++++ Trecho do texto
Foi – qual ironia – na Itália que eu, baiano nascido e criado, vim a saber que Salvador é a última parada, ao sul, da Costa Caribe. Graças à informação de meu professor e amigo Fabio Rodríguez Amaya – cuja visita prometida sigo no aguardo ansioso.

De primeira duvidei, mas o dado parece mesmo ser verdadeiro. Aparece numa crônica de um conterrâneo e amigo famoso de Fabio, o escritor colombiano Gabriel García Márquez: “Essa realidade incrível encontra sua densidade máxima no Caribe, que, a rigor, estende-se (pelo norte) até o sul dos Estados Unidos, e, pelo sul, até o Brasil. Não se imagine que é um delírio expansionista. Não: o Caribe não é apenas uma área geográfica, como certamente crêem os geógrafos, mas uma área cultural muito homogênea”.

N’outro canto, Gabo diz assim: “Na América Latina e no Caribe, os artistas tiveram de inventar pouco, e talvez seu problema seja o contrário: tornar crível sua realidade. Sempre foi assim desde nossas origens históricas, até o ponto em que não há em nossa literatura escritores menos verossímeis e ao mesmo tempo menos apegados à realidade do que os nossos cronistas das Índias. Também eles – para dizer com um lugar-comum insubstituível – perceberam que a realidade ia mais longe do que a imaginação.”

Em sendo verdadeira a fala de García Márquez, a realidade é prova empírica da tese de Fabio.

Pois ultimamente:

1) a primeira-dama da cidade do Salvador subiu ao púlpito da Assembléia Legislativa (ela também é deputada) para anunciar, com deliciosa riqueza de detalhes, o fim do casamento com o alcaide. Revelou, indignada, que foi dele a pulada-de-cerca que decretou a ruína da relação. Altiva, ainda desejou “felicidades ao novo casal”;

Parágrafo único: do prefeito, sobre esse assunto e outros, há tempos não se ouve palavra;

2) o pior seria isso, se apenas isso fosse: dias antes de apelar aos microfones da Casa do Povo, a então primeira-dama antecipara toda a história a veículo de comunicação da Bahia de grandes tiragem e circulação, em entrevista exclusiva convocada pela própria. Decidiu-se porém – pasmem – pela não publicação da entrevista;

3) a justificativa para tal opção estritamente jornalística terá sido, obviamente, falta de espaço na edição. Irrepreensível escolha – afinal, turmas de professoras normalistas andam completando 70 anos de formatura a torto e a direito, de modo que o espaço para notícias de menor relevância anda exíguo;

4) mudando de assunto: Marcos Valério foi preso na Bahia. Enquanto estava na carceragem, um policial saiu para comprar um lanchinho de luxo para ele. “Tudo especulação”, negou a delegada.
++++++++
++++ Dados listados
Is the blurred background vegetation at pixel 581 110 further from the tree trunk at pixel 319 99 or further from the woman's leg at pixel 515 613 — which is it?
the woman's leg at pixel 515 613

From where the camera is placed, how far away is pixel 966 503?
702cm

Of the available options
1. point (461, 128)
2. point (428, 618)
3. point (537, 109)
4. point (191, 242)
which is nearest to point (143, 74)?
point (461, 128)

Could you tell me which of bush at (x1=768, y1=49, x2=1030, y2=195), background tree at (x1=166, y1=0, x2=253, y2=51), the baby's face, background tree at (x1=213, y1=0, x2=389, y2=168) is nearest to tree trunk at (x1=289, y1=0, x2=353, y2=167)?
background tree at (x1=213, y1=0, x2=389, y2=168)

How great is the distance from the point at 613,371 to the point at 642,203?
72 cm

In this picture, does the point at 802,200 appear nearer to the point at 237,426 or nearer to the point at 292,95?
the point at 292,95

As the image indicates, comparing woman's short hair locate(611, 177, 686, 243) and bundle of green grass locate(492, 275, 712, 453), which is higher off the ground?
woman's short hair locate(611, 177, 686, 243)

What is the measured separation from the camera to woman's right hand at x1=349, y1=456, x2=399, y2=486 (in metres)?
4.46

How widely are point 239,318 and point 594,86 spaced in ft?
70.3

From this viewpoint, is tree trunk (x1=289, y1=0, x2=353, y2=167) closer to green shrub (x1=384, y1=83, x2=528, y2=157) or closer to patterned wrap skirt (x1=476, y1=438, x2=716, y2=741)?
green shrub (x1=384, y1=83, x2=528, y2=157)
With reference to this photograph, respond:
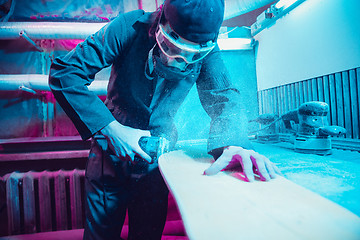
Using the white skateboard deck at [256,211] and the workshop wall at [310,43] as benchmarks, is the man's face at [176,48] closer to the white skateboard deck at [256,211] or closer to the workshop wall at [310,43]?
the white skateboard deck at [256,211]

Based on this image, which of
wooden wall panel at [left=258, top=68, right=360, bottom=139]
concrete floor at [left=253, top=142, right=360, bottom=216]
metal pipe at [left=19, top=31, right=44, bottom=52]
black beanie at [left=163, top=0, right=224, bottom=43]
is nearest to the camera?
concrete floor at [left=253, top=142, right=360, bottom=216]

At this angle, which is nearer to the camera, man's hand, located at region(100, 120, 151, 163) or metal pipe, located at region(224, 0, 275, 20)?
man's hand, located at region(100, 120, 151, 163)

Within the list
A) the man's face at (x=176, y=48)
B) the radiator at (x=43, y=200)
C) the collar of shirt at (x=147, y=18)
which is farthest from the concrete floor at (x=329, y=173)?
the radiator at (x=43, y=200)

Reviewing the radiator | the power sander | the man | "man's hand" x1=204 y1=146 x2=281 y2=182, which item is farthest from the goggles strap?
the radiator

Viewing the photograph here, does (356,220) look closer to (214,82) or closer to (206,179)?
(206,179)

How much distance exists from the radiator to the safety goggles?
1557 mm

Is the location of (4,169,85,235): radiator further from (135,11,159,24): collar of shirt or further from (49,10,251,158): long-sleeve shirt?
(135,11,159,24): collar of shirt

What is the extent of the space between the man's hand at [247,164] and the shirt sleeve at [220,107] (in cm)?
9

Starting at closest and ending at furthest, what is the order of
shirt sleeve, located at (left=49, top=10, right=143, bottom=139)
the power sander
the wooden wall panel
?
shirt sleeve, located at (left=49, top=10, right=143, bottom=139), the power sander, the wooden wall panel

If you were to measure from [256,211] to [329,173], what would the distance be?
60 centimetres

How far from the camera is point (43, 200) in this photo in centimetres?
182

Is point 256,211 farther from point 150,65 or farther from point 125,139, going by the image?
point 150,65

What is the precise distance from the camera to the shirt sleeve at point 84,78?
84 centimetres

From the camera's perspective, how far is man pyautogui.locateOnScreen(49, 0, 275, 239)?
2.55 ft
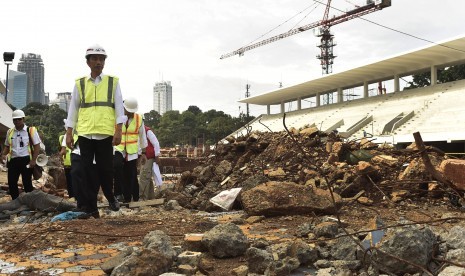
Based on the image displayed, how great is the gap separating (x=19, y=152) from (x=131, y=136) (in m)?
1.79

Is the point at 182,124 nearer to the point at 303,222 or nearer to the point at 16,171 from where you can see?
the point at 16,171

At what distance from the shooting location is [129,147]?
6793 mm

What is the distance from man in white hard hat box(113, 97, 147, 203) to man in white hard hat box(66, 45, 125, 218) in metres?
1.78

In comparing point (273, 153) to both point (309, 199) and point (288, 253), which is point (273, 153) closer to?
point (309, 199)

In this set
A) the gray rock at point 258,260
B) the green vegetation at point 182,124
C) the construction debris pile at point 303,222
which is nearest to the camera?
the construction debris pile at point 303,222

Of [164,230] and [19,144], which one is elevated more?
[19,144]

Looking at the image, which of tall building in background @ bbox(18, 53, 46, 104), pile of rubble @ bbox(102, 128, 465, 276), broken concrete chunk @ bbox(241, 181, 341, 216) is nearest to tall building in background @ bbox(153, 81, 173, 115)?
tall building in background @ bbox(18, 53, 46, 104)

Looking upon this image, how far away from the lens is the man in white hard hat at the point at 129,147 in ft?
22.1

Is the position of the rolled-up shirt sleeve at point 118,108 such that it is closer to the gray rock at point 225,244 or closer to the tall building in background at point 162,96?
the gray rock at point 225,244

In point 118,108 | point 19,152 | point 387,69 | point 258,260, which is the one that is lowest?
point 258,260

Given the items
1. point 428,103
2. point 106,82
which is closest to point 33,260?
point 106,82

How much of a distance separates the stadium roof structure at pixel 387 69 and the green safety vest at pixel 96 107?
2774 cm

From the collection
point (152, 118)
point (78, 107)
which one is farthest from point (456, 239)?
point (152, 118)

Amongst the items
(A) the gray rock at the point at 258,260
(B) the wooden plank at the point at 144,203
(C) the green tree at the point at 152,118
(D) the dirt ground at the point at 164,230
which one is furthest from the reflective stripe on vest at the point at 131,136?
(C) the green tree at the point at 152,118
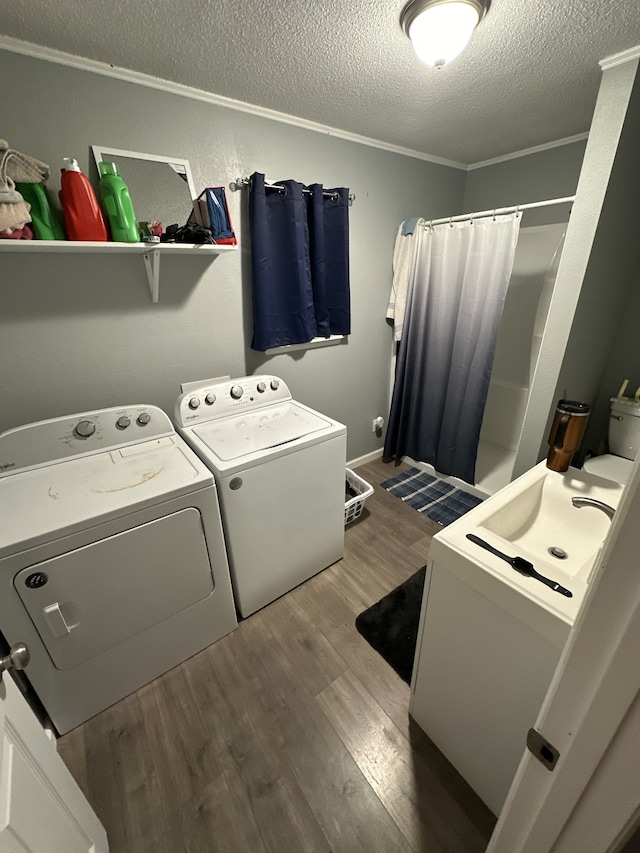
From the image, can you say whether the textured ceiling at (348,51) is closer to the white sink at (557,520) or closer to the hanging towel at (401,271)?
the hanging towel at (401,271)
++++++++
++++ Dados listados
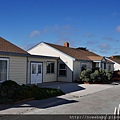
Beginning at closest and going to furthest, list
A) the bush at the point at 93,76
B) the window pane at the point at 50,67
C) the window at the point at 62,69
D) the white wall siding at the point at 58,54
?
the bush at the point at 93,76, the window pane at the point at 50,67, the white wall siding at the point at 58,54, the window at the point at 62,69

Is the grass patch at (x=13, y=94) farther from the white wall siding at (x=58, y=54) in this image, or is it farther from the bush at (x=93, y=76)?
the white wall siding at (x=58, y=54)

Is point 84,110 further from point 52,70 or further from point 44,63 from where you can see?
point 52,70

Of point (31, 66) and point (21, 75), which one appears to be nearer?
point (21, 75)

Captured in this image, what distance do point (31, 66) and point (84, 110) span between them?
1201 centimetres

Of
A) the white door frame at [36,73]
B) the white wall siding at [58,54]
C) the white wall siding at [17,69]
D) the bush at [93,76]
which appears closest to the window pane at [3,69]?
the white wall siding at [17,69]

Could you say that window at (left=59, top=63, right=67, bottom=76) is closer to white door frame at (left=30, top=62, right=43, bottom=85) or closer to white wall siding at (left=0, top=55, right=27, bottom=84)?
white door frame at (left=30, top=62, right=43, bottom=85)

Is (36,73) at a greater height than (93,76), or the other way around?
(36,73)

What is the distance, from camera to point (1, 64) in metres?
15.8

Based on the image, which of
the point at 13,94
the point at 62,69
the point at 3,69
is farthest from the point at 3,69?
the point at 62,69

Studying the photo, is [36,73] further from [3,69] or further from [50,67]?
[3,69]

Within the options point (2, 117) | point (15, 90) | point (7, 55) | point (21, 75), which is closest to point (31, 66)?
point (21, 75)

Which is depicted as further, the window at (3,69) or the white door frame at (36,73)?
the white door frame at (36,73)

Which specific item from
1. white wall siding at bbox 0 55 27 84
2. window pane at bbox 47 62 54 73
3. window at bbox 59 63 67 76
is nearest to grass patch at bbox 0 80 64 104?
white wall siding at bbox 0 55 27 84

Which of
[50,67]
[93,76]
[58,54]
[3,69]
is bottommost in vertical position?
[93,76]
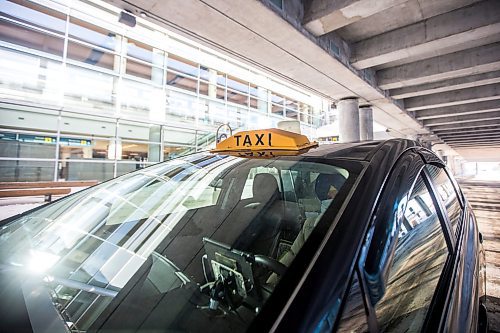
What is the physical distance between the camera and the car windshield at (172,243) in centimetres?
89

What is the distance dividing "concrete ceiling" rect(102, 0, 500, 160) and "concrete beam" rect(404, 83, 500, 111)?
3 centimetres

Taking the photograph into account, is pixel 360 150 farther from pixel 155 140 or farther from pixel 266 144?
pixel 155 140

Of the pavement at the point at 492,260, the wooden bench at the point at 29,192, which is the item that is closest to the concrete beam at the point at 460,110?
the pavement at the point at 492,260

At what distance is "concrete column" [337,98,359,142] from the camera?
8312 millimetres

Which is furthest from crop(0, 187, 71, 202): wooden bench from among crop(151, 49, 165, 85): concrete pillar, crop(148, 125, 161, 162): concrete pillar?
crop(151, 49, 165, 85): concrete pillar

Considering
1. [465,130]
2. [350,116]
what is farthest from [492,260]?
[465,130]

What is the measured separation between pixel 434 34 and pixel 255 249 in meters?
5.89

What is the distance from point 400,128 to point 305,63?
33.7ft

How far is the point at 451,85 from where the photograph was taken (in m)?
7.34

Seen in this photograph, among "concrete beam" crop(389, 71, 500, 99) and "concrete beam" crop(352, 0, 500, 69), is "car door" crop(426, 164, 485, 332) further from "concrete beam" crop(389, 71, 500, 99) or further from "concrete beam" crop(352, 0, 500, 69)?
++++++++
**Enunciado da tarefa**: Escreva a continuação da crônica sobre Salvador e a Costa Caribe, começando logo depois da última frase mostrada acima.

**Resposta da tarefa**:
5) aliás, falando em polícia, outro dia sentei num boteco ali no Porto da Barra e, de repente, comecei a ouvir um som nas alturas. “Polícia para quem precisa, Polícia para quem precisa de Polícia”, dos Titãs. De onde vinha? Ora se não era do som do carro do PM, com a porta escancarada em frente ao módulo policial, ali onde bate uma brisa, bem de frente pro mar. O meganha, das duas uma: ou não entendeu a música, ou é o policial mais subversivo dessa inverossímil Bahia;

6) para terminar: Cláudia Lei(tt)e pintou-se de preto, depois de branco, e botou na rua uma das fotomontagens mais esdrúxulas que já se viu. Um meu amigo, para quem a moça anda mal-assessorada, disse que “não tem coisa de mais mal gosto do que branco que se pinta de preto”. (“E vice-versa”, acrescento, só para salvá-lo de maus lençóis.)

A lista, para nosso lamento e graça, grassa infinita, bem mais longa do que minha memória ruim. Deixo-lhes com Gabo, desejoso de que o sábado lhes seja grato:

“Nessa encruzilhada do mundo, forjou-se um sentido de liberdade incomparável, uma realidade sem lei nem rei, onde cada um sentiu que era possível o que quisesse sem limites de qualquer espécie: e os bandoleiros amanheciam convertidos em reis, os fugitivos em almirantes, as prostitutas em governadoras. E também o contrário”.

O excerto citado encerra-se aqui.